消えそうな温もり 誰か来てよ

 63回生高3を担当した7年前、私は当然高3現代文の授業を受け持ちました。
 ①現代文センター対策授業(週2コマ・4クラス=週8コマ)
 ②現代文文系二次対策授業(週1コマ・2コース=週2コマ)
 ③東大現代文特講(週2コマ・文理2コース=週4コマ)
 ④京大現代文特講(週2コマ・文理合同=週2コマ)
 ⑤一橋大現代文特講(週2コマ)
 普通に考えたら、この授業10コマと特講8コマ(実は或る理由で更に授業が2コマ多かったんですが、話がややこしくなるのでそこは「なかったこと」にします)で終わるはずなんです。今でも思い返しますが、土曜なんて1~4限がセンター対策、5・6限が東大理系現代文特講、7・8限が京大現代文特講でしたから。で、特講2つの添削を日曜にやって(10時間超)、月曜朝のSHRで返す、と。地獄か。
 ところが、今でも腹が立ちますけれどもこの年に高3漢文の授業を担当出来る戦力が国語科の中に無かった……というと語弊があるので最初に言っておきますが出来る出来ないは能力の問題ではなくて、常勤の先生方がそれぞれフル(お一人週16コマ前後)でご担当の学年を受け持ったら物理的に(時間数の問題で)行ける人が居ないという状態になったのです。そこで、こうなりました。センター対策(週1コマ・4クラス=週4コマ)は強引にやりくりしてとある先生に伏してお願いする。そして、文系対策授業・東大理系特講は高3担当の私が責任を持つ。結果、前述①~⑤の授業に加えて私は、
 ⑥漢文文系二次対策授業(週1コマ・2コース=2コマ)
 ⑦東大漢文特講(週1コマ)
 これで、①~⑦を合わせて授業12コマ・特講9コマ(②③④⑤⑥⑦は毎回添削答案つき)。地獄の二番底です。いやあれは苦しかった、良かったことと言えば63回生がそこそこ良い結果を出してくれたことと、忙しすぎて母君の肺癌告白(とその後のお付き合い)における悲壮感がゼロだったこととだけでしょうか。あ、あと、あれ以降は「あの時と比べたら」という免罪符で大概の仕事を引き受けられるようになったことですね(これは良かったことなの?)。

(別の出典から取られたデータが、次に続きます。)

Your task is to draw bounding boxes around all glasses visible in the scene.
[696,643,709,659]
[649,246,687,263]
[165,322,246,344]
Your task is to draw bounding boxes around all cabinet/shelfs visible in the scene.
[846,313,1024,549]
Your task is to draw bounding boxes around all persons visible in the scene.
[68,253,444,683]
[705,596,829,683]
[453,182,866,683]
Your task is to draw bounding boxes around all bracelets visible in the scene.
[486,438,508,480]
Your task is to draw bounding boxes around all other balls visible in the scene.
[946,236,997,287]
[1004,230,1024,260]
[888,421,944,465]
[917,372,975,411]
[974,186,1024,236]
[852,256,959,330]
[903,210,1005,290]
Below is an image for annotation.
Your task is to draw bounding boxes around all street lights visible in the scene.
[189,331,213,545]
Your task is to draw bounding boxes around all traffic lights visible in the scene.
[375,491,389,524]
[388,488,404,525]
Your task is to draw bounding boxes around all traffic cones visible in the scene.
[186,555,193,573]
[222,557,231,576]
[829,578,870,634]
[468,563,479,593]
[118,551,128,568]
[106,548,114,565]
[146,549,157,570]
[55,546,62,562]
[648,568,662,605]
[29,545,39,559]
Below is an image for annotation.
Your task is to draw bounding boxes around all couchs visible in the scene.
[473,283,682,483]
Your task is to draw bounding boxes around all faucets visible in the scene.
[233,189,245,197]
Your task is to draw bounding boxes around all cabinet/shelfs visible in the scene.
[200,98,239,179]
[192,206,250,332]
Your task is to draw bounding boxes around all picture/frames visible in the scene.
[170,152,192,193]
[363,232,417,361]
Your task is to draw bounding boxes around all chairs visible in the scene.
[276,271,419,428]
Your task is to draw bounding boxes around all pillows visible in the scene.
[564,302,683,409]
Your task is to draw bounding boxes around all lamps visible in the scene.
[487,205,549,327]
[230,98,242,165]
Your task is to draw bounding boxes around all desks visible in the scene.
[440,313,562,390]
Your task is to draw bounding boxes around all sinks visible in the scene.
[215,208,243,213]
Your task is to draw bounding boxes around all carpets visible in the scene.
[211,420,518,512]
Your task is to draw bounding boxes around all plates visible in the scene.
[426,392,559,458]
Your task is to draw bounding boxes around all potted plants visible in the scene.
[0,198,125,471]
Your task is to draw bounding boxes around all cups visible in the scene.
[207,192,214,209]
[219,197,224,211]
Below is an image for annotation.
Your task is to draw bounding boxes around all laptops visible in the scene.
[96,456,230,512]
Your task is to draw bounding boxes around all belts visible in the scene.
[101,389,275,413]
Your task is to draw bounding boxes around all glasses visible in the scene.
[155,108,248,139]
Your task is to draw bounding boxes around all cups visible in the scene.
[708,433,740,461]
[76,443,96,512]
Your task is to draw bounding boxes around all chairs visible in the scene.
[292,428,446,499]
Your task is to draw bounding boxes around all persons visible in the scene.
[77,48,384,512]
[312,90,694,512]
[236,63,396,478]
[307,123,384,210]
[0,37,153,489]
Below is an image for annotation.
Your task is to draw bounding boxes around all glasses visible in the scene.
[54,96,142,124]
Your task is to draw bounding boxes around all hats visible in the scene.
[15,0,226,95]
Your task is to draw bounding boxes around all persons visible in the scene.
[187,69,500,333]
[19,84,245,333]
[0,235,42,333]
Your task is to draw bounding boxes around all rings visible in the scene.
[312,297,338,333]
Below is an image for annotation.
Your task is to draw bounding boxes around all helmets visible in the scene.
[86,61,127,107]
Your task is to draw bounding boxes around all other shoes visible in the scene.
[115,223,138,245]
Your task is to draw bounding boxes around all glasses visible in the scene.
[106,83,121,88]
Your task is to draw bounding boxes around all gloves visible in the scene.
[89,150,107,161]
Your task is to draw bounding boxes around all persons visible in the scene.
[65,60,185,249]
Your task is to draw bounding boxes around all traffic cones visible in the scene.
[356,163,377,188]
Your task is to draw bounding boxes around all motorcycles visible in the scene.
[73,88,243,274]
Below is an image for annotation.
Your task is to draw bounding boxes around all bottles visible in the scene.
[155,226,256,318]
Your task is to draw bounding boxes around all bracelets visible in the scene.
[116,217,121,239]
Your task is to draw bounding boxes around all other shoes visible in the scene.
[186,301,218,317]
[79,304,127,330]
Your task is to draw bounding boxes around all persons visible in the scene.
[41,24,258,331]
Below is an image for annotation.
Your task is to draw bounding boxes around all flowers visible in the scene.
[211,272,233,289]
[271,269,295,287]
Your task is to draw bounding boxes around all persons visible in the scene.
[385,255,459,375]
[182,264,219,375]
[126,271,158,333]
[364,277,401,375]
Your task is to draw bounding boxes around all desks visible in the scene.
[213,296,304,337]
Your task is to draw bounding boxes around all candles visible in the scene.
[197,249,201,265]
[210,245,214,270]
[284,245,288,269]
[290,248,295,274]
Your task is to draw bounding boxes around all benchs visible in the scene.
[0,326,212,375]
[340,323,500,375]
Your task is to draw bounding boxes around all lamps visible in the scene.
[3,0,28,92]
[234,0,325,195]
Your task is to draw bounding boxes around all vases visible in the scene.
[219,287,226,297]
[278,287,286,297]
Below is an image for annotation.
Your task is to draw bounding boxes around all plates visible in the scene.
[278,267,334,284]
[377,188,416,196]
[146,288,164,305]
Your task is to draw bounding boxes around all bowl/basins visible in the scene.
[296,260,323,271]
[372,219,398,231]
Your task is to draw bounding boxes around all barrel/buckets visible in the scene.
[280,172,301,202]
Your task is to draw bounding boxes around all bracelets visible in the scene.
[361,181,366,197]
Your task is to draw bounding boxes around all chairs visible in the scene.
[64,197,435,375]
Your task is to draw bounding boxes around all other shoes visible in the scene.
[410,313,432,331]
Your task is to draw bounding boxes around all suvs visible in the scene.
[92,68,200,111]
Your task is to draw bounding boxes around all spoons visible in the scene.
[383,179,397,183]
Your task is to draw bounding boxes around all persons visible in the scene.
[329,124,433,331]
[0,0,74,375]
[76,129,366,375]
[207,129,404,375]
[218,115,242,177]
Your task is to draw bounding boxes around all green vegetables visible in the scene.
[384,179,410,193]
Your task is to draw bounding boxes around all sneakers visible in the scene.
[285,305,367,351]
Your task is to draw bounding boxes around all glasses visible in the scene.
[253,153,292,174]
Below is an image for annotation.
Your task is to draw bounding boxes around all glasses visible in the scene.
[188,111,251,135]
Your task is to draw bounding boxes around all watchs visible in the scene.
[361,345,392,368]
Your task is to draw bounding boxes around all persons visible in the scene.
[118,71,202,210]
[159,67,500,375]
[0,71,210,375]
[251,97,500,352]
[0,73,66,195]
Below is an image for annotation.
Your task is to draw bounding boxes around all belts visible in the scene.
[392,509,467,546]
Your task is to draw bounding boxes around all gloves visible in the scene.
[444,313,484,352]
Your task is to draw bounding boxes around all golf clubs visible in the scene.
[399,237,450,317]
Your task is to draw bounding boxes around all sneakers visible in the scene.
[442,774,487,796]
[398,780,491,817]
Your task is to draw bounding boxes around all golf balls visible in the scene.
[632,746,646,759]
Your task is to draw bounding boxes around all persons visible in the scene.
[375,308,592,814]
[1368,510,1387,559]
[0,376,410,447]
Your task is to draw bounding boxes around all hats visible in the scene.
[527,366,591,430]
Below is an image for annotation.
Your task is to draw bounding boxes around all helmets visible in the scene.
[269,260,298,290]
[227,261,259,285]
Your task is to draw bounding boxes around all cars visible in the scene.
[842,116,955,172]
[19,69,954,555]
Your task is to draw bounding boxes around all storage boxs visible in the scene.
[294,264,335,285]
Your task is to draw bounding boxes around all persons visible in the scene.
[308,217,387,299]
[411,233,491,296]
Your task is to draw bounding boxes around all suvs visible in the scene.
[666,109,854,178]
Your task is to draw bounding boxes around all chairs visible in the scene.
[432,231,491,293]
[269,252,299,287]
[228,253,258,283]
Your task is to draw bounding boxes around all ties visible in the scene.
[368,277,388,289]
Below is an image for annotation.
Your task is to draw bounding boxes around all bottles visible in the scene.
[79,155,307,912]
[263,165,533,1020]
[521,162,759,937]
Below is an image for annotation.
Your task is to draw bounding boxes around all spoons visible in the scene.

 63回生の高3漢文は、ですので前述の通り、センター対策授業と二次対策授業(及び特講)とで別々の教員が担当することになりました。これは初めてのことで、基本的には避けた方が良い状態です(生徒に対する目も行き届きませんし、担当教員2名の情報共有の労も増えますし)。ところが、それ以降これが国語科で常態化するようになった。7年前と違い現在は1学年が5クラスになったために授業時間数が増えていますし、国語科のメンバーの労は増える一方です。というか、高3の授業こそ重点的に考えないといけないのにそこに何かのしわ寄せが行くなんてあり得ない話なんでして。
 で、あの時の私の授業の持ち方を「前例」にしてはいけないので私は折に触れて「あれは国語科の黒歴史、愚策」と言っているのですが、国語科からしたら「だって手が足りないんだから仕方なかったじゃん」って話です。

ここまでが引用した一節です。